**Exercise brief**
Copy the data exactly.
Input for this task START
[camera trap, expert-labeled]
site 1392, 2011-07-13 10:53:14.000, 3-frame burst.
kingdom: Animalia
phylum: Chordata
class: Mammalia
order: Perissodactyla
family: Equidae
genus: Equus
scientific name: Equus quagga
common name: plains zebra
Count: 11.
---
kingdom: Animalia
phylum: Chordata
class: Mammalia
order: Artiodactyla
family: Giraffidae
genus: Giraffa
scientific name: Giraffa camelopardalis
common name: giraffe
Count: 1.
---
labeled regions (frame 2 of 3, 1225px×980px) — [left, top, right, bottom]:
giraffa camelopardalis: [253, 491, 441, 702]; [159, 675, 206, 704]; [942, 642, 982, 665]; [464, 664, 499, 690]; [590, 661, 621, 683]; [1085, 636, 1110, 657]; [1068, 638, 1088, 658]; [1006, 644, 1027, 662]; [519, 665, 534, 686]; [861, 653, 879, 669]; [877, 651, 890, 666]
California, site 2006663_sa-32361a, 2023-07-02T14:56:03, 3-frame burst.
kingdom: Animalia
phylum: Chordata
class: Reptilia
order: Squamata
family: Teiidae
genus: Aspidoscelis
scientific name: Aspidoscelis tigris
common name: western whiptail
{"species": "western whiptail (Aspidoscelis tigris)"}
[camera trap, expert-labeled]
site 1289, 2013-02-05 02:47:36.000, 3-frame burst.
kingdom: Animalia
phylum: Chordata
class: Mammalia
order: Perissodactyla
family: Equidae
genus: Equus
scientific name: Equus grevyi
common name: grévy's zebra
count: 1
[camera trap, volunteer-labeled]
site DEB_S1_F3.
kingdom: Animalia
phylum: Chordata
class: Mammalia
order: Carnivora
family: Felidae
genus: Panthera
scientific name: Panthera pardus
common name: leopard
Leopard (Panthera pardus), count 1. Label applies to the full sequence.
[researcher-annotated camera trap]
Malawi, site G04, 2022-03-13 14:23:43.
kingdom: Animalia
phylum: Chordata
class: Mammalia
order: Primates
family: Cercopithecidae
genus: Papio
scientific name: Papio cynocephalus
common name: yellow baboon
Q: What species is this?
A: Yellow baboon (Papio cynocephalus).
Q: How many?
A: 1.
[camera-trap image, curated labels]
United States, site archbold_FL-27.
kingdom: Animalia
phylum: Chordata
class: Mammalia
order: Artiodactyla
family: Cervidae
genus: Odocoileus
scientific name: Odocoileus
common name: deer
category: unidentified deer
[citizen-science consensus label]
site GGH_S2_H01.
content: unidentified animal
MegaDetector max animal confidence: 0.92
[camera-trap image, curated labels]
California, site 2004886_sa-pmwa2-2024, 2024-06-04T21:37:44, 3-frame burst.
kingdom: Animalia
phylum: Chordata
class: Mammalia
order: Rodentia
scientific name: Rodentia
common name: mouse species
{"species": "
Input for this task END
**Solution**
[camera trap, expert-labeled]
site 1392, 2011-07-13 10:53:14.000, 3-frame burst.
kingdom: Animalia
phylum: Chordata
class: Mammalia
order: Perissodactyla
family: Equidae
genus: Equus
scientific name: Equus quagga
common name: plains zebra
Count: 11.
---
kingdom: Animalia
phylum: Chordata
class: Mammalia
order: Artiodactyla
family: Giraffidae
genus: Giraffa
scientific name: Giraffa camelopardalis
common name: giraffe
Count: 1.
---
labeled regions (frame 2 of 3, 1225px×980px) — [left, top, right, bottom]:
giraffa camelopardalis: [253, 491, 441, 702]; [159, 675, 206, 704]; [942, 642, 982, 665]; [464, 664, 499, 690]; [590, 661, 621, 683]; [1085, 636, 1110, 657]; [1068, 638, 1088, 658]; [1006, 644, 1027, 662]; [519, 665, 534, 686]; [861, 653, 879, 669]; [877, 651, 890, 666]
California, site 2006663_sa-32361a, 2023-07-02T14:56:03, 3-frame burst.
kingdom: Animalia
phylum: Chordata
class: Reptilia
order: Squamata
family: Teiidae
genus: Aspidoscelis
scientific name: Aspidoscelis tigris
common name: western whiptail
{"species": "western whiptail (Aspidoscelis tigris)"}
[camera trap, expert-labeled]
site 1289, 2013-02-05 02:47:36.000, 3-frame burst.
kingdom: Animalia
phylum: Chordata
class: Mammalia
order: Perissodactyla
family: Equidae
genus: Equus
scientific name: Equus grevyi
common name: grévy's zebra
count: 1
[camera trap, volunteer-labeled]
site DEB_S1_F3.
kingdom: Animalia
phylum: Chordata
class: Mammalia
order: Carnivora
family: Felidae
genus: Panthera
scientific name: Panthera pardus
common name: leopard
Leopard (Panthera pardus), count 1. Label applies to the full sequence.
[researcher-annotated camera trap]
Malawi, site G04, 2022-03-13 14:23:43.
kingdom: Animalia
phylum: Chordata
class: Mammalia
order: Primates
family: Cercopithecidae
genus: Papio
scientific name: Papio cynocephalus
common name: yellow baboon
Q: What species is this?
A: Yellow baboon (Papio cynocephalus).
Q: How many?
A: 1.
[camera-trap image, curated labels]
United States, site archbold_FL-27.
kingdom: Animalia
phylum: Chordata
class: Mammalia
order: Artiodactyla
family: Cervidae
genus: Odocoileus
scientific name: Odocoileus
common name: deer
category: unidentified deer
[citizen-science consensus label]
site GGH_S2_H01.
content: unidentified animal
MegaDetector max animal confidence: 0.92
[camera-trap image, curated labels]
California, site 2004886_sa-pmwa2-2024, 2024-06-04T21:37:44, 3-frame burst.
kingdom: Animalia
phylum: Chordata
class: Mammalia
order: Rodentia
scientific name: Rodentia
common name: mouse species
{"species": "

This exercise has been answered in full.